Na época, segundo ela, havia pouca informação sobre o tema na cidade, diante disso, sua filha passava frequentemente por situações de bullying e preconceito tanto na escola, quanto de familiares. “Nesse meio tempo, eu também sofri um processo de ‘luto’ do filho idealizado, por tudo o que passavam de informação para os pais, era muito escasso e preconceituoso, então eu achava que ela nunca ia conseguir fazer nada. Teve escola em que os pais dos colegas dela, ao descobrirem o seu diagnóstico, proibiram os filhos de brincar com a Eduarda”.
Patrícia considera essa uma das fases mais dolorosas e difíceis de toda a sua maternidade, especialmente pois o diagnóstico também era recorrentemente invalidado por profissionais, situação que mudou somente quando ela investiu em um exame neuropsicológico. De acordo com ela, para a sua segunda filha, Elisa, de 11 anos, o caminho foi um pouco mais tranquilo. “Ela foi laudada faz dois anos, então já se tinha muito mais informação e os médicos estavam mais preparados para atendê-la. Agora o meu mais novo, Emanuel, está em investigação”.

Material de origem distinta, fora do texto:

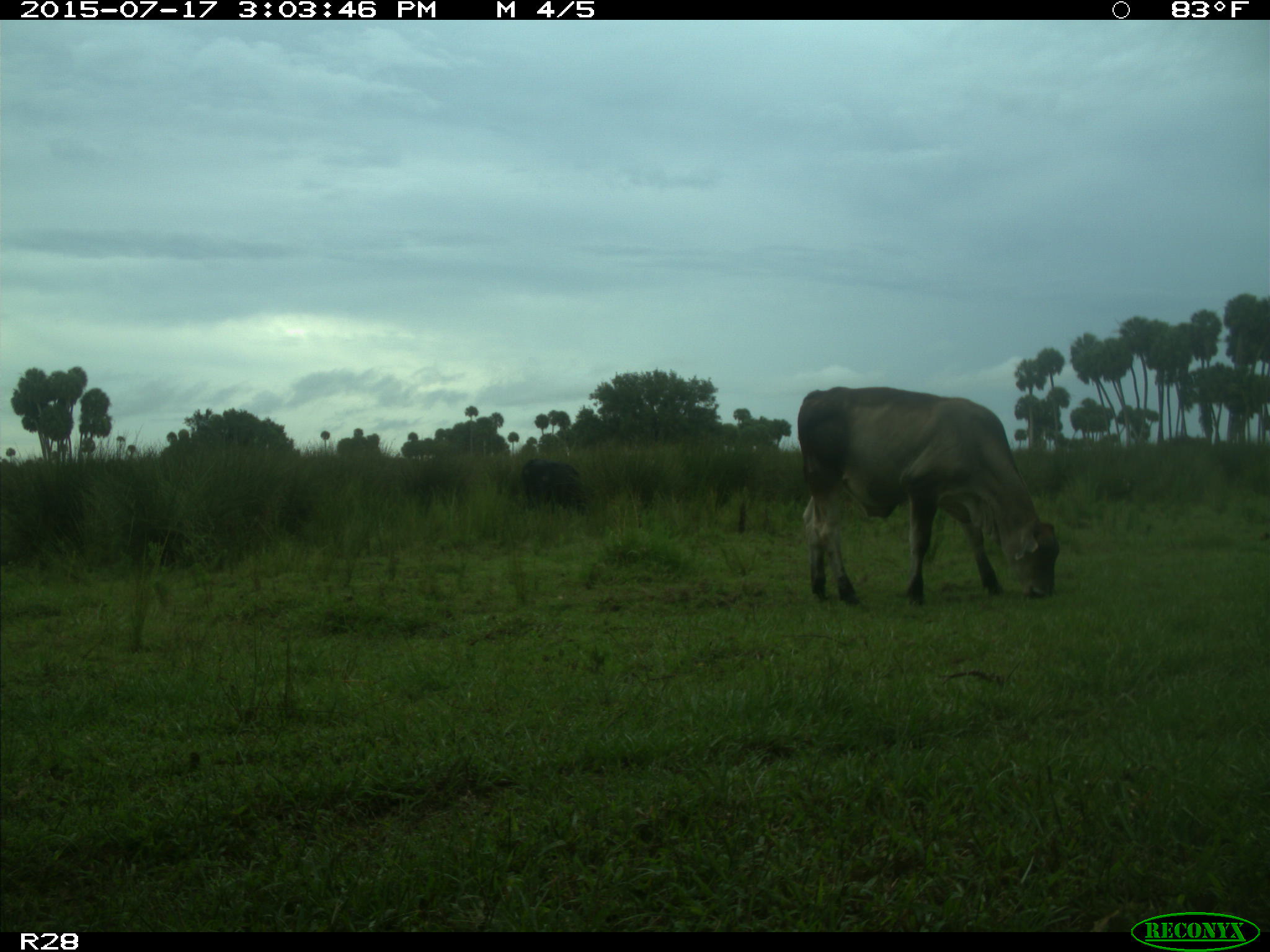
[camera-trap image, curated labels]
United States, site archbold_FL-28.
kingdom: Animalia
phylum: Chordata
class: Mammalia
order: Artiodactyla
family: Bovidae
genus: Bos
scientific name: Bos taurus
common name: domestic cow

Ela descreve seus dias como “uma correria”. Conforme Patrícia, uma mãe atípica não pode jamais reclamar ou se sentir exausta, é sempre um exagero da parte dela. “Por muito tempo eu me dediquei exclusivamente a eles, e acabei perdendo um pouco da minha identidade para viver apenas no modo mãe. Minha carreira precisou ser deixada de lado, meus planos são os planos deles e não possuo independência financeira por isso”, desabafa.

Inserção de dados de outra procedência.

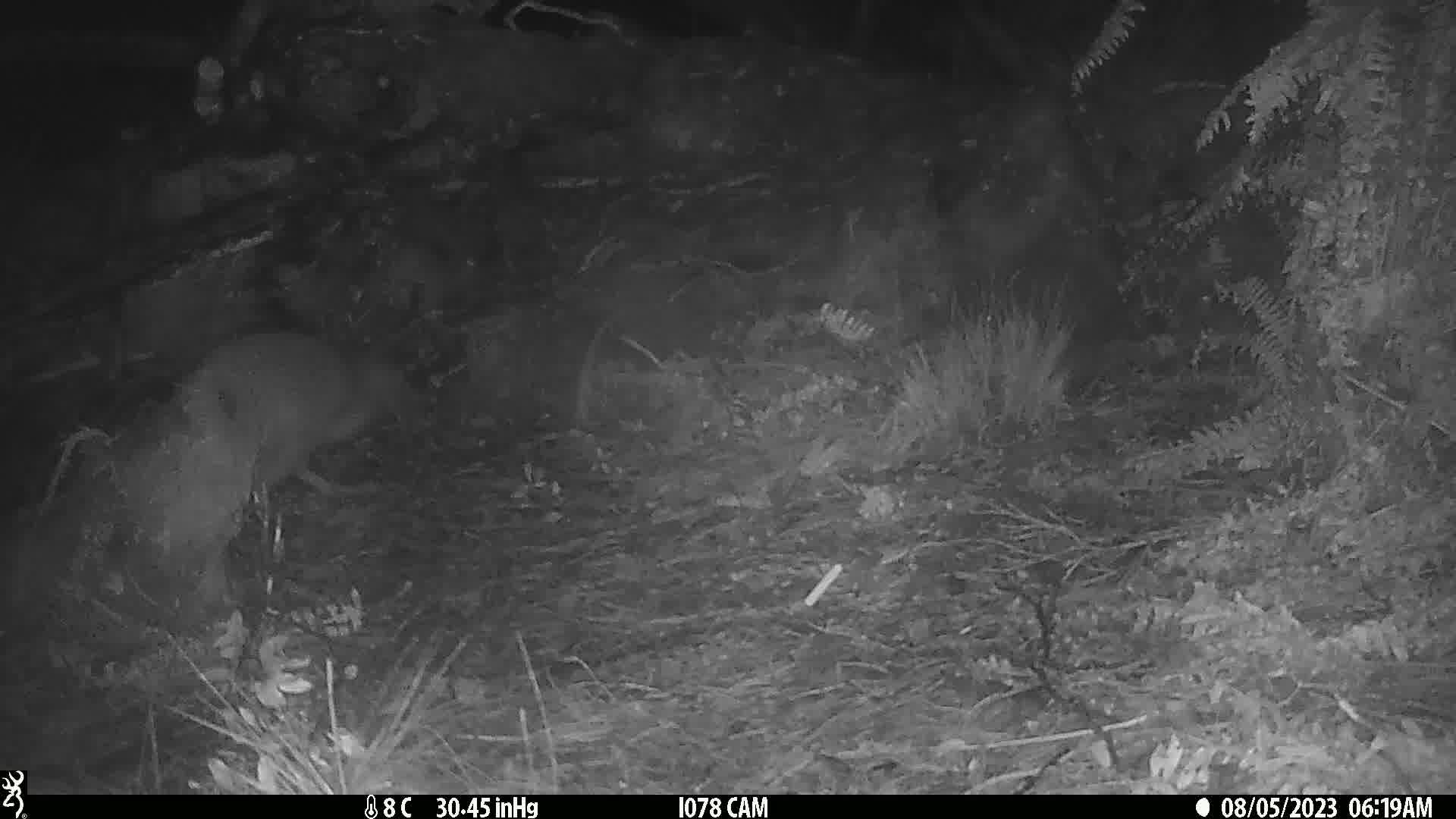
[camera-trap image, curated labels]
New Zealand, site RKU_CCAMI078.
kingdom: Animalia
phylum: Chordata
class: Aves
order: Apterygiformes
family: Apterygidae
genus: Apteryx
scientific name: Apteryx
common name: kiwi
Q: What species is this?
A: Kiwi (Apteryx).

Em Itapetininga, ela alerta, esta situação parece ainda mais intensa com um acolhimento péssimo às mães atípicas, que sofrem com a invisibilidade em diversos lugares. “Nunca me senti vista em nenhum órgão municipal, apenas em grupos criados por mães na mesma situação e na Apae”, afirma. Segundo Patrícia, o município precisa mudar muito ainda, pois falta acesso a terapia, cuidado especializado e outras oportunidades para trabalhar a identidade e o reencontro dessas mulheres com elas mesmas.
“Sempre é uma luta constante. Infelizmente não se consegue nada nessa cidade sem ter de lutar pelos direitos que eles já têm! É um processo extremamente cansativo e estressante, pois nada funciona na prática aqui, só na teoria”, se indigna.
Apesar das dificuldades, Patrícia se orgulha de nunca ter desistido e de poder ver diariamente como os seus “pequenos” evoluíram, e continuam evoluindo dia após dia. “Dá uma sensação de que eu estou fazendo o certo, e que mesmo que as pessoas me julguem por colocá-los em muitas atividades, tem dado resultado. Sempre que os médicos e terapeutas os elogiam, enxergam potencial neles para fazerem o que quiserem, é incrível, não tem sensação melhor”.
Como mãe, ela celebra a sua esperança de que um dia as coisas realmente comecem a funcionar em prol do TEA e todas as pessoas que são atingidas, direta ou indiretamente, pelo espectro. “E claro, eu celebro a minha força e coragem por enfrentar tudo o que já passei e que vou continuar passando”, finaliza.